● **EXTRACT PROVIDED**
1923
Great Kantō Earthquake
A magnitude-7.9 earthquake struck the Kantō plain at noon, when charcoal cooking fires were lit across Tokyo and Yokohama. Firestorms consumed the wooden cities. A hundred and forty thousand died, many in the firestorm that swept the Rikugun Honjo clothing depot. Japan rebuilt Tokyo as a modern city. The old Edo was gone in an afternoon.
Ataturk founds the Turkish Republic
Out of the wreckage of the Ottoman Empire, Mustafa Kemal declared a republic with its capital at Ankara. Within a few years he would abolish the caliphate, ban the fez, adopt the Latin alphabet, and drag Turkey by force into Western modernity. His countrymen gave him the name Ataturk, father of the Turks.
Hitler's Beer Hall Putsch fails
In a Munich beer hall Adolf Hitler fired a pistol at the ceiling and declared a national revolution. The next day his Brownshirts marched into central Munich and the Bavarian police shot them down. Sixteen Nazis died. Hitler got five years, served nine months, and used the time to write Mein Kampf in a comfortable cell.
Time magazine founded
Two young Yale graduates, Henry Luce and Briton Hadden, launched a weekly news magazine written in a compressed, witty style that would become known as Timespeak. It filled a gap between the daily paper and the monthly quarterly. Luce's magazine empire would shape American middle-class opinion for half a century.
Great Kanto earthquake devastates Tokyo
At two minutes before noon a 7.9 tremor hit just as families lit charcoal cooking fires. Tokyo and Yokohama burned for three days; firestorms generated their own winds. More than a hundred thousand died. In the chaos, mobs hunted down and killed thousands of Koreans based on baseless rumors of poisoned wells.
Harding dies, Coolidge sworn in by oil lamp
President Warren Harding died suddenly in a San Francisco hotel while on a speaking tour; rumors of poisoning by his wife still circulate. Calvin Coolidge was sworn in as president by his father, a Vermont notary, by the light of a kerosene lamp in a farmhouse. It was the last inauguration of a president in a private home.
Typhoid Mary quarantined for life
Mary Mallon, an Irish-born cook who had infected dozens with typhoid while remaining an asymptomatic carrier, was confined to a North Brother Island cottage off the Bronx. She had been caught, released, and caught again. She stayed confined until her death in 1938. Public health had found its most famous and unwilling subject.

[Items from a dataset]
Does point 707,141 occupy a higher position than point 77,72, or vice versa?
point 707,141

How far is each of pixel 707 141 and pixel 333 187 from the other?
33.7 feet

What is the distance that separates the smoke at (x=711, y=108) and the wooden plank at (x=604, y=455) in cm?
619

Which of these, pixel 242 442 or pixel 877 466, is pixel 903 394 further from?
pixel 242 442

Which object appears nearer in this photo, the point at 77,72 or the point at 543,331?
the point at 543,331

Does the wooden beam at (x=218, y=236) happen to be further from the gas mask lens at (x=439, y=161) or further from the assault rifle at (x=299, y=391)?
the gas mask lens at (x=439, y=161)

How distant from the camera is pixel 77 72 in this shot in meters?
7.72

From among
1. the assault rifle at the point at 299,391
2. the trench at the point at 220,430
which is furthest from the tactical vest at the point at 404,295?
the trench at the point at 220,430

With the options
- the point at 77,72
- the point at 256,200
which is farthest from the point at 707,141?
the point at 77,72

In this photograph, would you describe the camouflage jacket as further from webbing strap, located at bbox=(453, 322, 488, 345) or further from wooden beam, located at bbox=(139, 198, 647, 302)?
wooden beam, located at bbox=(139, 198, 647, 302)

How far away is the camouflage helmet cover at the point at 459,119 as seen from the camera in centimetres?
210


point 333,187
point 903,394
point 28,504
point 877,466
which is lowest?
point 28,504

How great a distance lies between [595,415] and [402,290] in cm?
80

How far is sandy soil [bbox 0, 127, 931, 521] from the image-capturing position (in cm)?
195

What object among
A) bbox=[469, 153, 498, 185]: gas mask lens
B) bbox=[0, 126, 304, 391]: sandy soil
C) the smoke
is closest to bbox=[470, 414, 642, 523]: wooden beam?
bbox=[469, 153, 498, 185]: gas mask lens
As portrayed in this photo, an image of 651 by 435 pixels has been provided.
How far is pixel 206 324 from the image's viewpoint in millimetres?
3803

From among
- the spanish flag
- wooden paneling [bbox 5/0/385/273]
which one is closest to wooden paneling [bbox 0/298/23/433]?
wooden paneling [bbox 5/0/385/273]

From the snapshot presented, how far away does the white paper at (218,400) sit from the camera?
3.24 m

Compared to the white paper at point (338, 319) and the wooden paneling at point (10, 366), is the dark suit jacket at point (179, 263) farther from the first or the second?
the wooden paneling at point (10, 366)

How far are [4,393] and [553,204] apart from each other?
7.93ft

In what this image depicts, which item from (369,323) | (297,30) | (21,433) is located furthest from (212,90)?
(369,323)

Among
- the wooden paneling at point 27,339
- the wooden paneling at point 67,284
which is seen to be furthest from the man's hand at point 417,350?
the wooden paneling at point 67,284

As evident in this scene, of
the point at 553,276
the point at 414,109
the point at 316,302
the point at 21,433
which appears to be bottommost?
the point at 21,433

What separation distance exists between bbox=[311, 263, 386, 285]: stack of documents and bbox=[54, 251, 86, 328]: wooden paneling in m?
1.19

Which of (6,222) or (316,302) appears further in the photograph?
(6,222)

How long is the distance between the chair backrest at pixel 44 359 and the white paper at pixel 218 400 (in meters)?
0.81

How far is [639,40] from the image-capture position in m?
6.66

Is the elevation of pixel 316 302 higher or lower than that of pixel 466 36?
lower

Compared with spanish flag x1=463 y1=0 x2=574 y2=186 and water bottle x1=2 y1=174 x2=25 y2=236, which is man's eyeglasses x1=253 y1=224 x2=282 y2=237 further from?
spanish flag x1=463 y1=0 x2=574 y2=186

● **ACTIONS TO TAKE**
[a] List every headline in the 1923 timeline in the order it appears.
[b] Copy everything in the 1923 timeline from "Time magazine founded" down to "half a century.", word for word.
[c] Summarize the 1923 timeline in three sentences.

● **RESULTS BY TASK**
[a]
Great Kantō Earthquake
Ataturk founds the Turkish Republic
Hitler's Beer Hall Putsch fails
Time magazine founded
Great Kanto earthquake devastates Tokyo
Harding dies, Coolidge sworn in by oil lamp
Typhoid Mary quarantined for life

[b]
Time magazine founded
Two young Yale graduates, Henry Luce and Briton Hadden, launched a weekly news magazine written in a compressed, witty style that would become known as Timespeak. It filled a gap between the daily paper and the monthly quarterly. Luce's magazine empire would shape American middle-class opinion for half a century.

[c] The 1923 timeline recounts the Great Kantō Earthquake, after which firestorms burned Tokyo and Yokohama, and Mustafa Kemal's declaration of a Turkish republic with its capital at Ankara. It also covers Hitler's failed putsch in Munich, after which he wrote Mein Kampf in a cell, and the launch of Time magazine by Henry Luce and Briton Hadden. It then records Warren Harding's sudden death and Calvin Coolidge's swearing-in by his father by the light of a kerosene lamp, and the confinement of Mary Mallon, Typhoid Mary, until her death.